- _TASK_
Extract the full set of records that follows, word for word.

** Start RECORDS PROVIDED **

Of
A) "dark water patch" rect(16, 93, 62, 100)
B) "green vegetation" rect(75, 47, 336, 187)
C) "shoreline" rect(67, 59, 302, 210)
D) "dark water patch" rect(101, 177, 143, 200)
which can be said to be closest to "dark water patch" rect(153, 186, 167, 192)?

** End RECORDS PROVIDED **

- _CORRECT ANSWER_
Of
A) "dark water patch" rect(16, 93, 62, 100)
B) "green vegetation" rect(75, 47, 336, 187)
C) "shoreline" rect(67, 59, 302, 210)
D) "dark water patch" rect(101, 177, 143, 200)
which can be said to be closest to "dark water patch" rect(153, 186, 167, 192)?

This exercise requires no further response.